To do:
The answer must consist solely of the lines from the one containing "Tanzania, site F11, 2014-09-23 20:31:04." to the end of the entries below, repeated exactly.

Records contained in a dataset
++++++++++

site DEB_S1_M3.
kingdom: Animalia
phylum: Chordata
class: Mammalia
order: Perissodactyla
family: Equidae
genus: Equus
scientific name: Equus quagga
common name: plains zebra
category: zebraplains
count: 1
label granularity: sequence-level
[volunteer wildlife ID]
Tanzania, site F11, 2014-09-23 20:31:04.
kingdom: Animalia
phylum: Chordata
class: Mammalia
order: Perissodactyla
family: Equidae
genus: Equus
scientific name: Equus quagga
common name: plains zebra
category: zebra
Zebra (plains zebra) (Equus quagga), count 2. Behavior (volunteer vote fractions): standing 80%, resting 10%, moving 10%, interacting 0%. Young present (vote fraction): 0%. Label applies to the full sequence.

++++++++++

Output:
Tanzania, site F11, 2014-09-23 20:31:04.
kingdom: Animalia
phylum: Chordata
class: Mammalia
order: Perissodactyla
family: Equidae
genus: Equus
scientific name: Equus quagga
common name: plains zebra
category: zebra
Zebra (plains zebra) (Equus quagga), count 2. Behavior (volunteer vote fractions): standing 80%, resting 10%, moving 10%, interacting 0%. Young present (vote fraction): 0%. Label applies to the full sequence.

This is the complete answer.